Aufgabenliste:
1. Woran wurde Produktivität früher laut dem Text über den Wandel der Arbeitswelt gemessen?
2. Setze den Text über den Wandel der Arbeitswelt nach seinem letzten Satz fort.

Ausgewählter Auszug:
◇ ◇ ◇ ◇ ◇

Der Influencer und Ex-GNTM-Teilnehmer Julian Kamps hat mit einem simplen Video eine Debatte entfacht, die längst überfällig war. Seine Frage: „Ihr wollt mir doch nicht sagen, dass das das Leben ist?“ – bezogen auf den klassischen Acht-Stunden-Tag – hat Millionen Menschen erreicht und polarisiert. Während viele ihm Faulheit unterstellen, zeigt seine Aussage vor allem eines: Die Arbeitswelt hat sich verändert. Und unsere Denkmuster hinken hinterher.
Früher: Arbeit bedeutete Präsenz
Ich selbst bin mit einer Arbeitskultur groß geworden, in der Leistung gleichbedeutend mit Anwesenheit war. Wer früh kam und spät ging, galt als fleißig. Produktivität wurde in Stunden gemessen – nicht in Ergebnissen. Und das hatte auch seinen Grund: Der technische Fortschritt war noch nicht so weit.
Ich erinnere mich an Zeiten, in denen Kommunikation über Briefe lief. Diese wurden per Diktiergerät aufgenommen, im Schreibbüro getippt, ausgedruckt, kuvertiert und verschickt. Frachtbriefe wurden händisch ausgefüllt, Lagerbestände auf Karteikarten geführt. Informationen brauchten Tage, um von A nach B zu gelangen. Die Arbeit war physisch, linear und ortsgebunden – und genau deshalb war Präsenz Pflicht.
Heute: Arbeit ist digital, dezentral und dynamisch
Die Generation Z arbeitet nicht anders, weil sie es möchte – sondern weil sie es kann. Der technische Fortschritt hat die Spielregeln verändert. Leistung entsteht heute unabhängig von Ort und Zeit. Kreativität, Problemlösung und Kommunikation passieren digital – oft asynchron und über Kontinente hinweg.
Was früher Tage dauerte, geht heute in Sekunden:
- E-Mails ersetzen Briefe.
- Videocalls ersetzen Meetings.
- Cloud-Dienste ersetzen Aktenordner.
- ERP-Systeme steuern Lager und Logistik in Echtzeit.
- KI übernimmt Routineaufgaben, die früher ganze Abteilungen beschäftigten.

◇ ◇ ◇ ◇ ◇

Angezeigte Datensätze:
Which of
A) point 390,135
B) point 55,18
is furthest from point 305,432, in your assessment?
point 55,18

◇ ◇ ◇ ◇ ◇

Antworten:
1. In Stunden, nicht in Ergebnissen.

2.
Und das zeigt sich auch in den Zahlen: Das reale Bruttoinlandsprodukt Deutschlands hat sich seit 1980 mehr als verdreifacht – von rund 1,1 Billionen auf über 3,9 Billionen Euro. Die Zahl der Erwerbstätigen ist im selben Zeitraum nur um etwa zwei Drittel gestiegen. Das heißt: Mehr Output mit weniger Menschen – dank Technologie.
Julian Kamps als Spiegel einer neuen Realität
Wenn Julian Kamps sagt, dass ihm nach der Arbeit nur dreieinhalb Stunden zum Leben bleiben, dann ist das keine Kapitulation – sondern ein Weckruf. Die Generation Z stellt nicht die Arbeit infrage, sondern die Art, wie wir sie organisieren. Sie fragt: „Warum muss ich acht Stunden am Schreibtisch sitzen, wenn ich die gleiche Leistung in vier erbringen kann?“
Diese Frage ist berechtigt. Denn die Zukunft der Arbeit ist nicht linear. Sie ist flexibel, ergebnisorientiert und sinngetrieben. Und sie braucht keine Stechuhr, sondern Vertrauen.
- Unternehmen müssen Kontrolle durch Vertrauen ersetzen.
- Führungskräfte müssen coachen statt kommandieren.
- Arbeitszeitmodelle müssen sich an Ergebnissen orientieren – nicht an Präsenz.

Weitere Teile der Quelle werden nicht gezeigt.